Questions about scenes shown in images:
begin

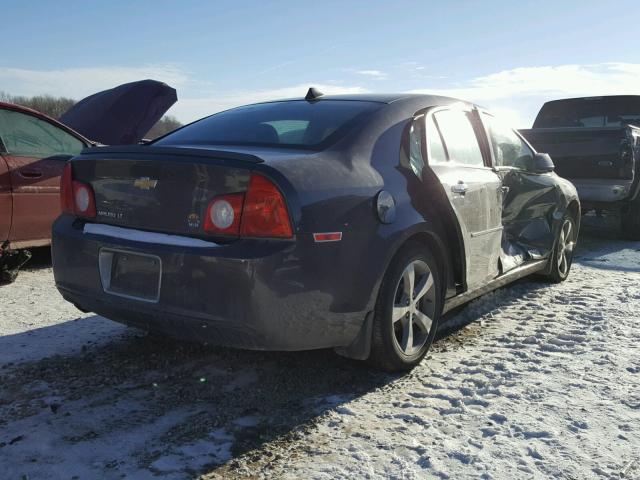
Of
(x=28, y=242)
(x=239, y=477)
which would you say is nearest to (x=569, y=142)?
(x=28, y=242)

end

THE TASK: Write out every line of the rows again, requests included, but leave the pictures out. In the answers, multiply each coordinate by 2.2 and round it to a whole number, with halves rounded up; keep the numbers in the requests as they are.

RESULT:
Of
(x=28, y=242)
(x=239, y=477)
which would you say is nearest to (x=569, y=142)?
(x=62, y=532)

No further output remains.